• THE EXERCISE: Reproduce the text of every entry below word for word, leaving the pictures out of your answer.

--

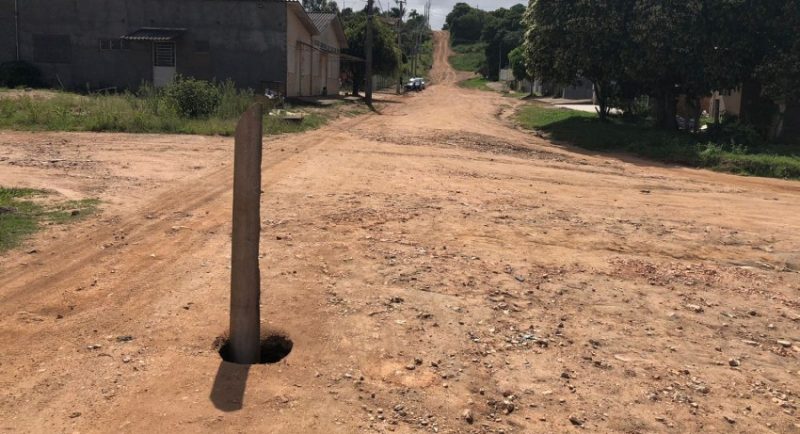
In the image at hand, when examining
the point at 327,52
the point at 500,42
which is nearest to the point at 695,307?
the point at 327,52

--

• RESULT:
In the image at hand, when examining
the point at 327,52
the point at 500,42
which is nearest to the point at 695,307?
the point at 327,52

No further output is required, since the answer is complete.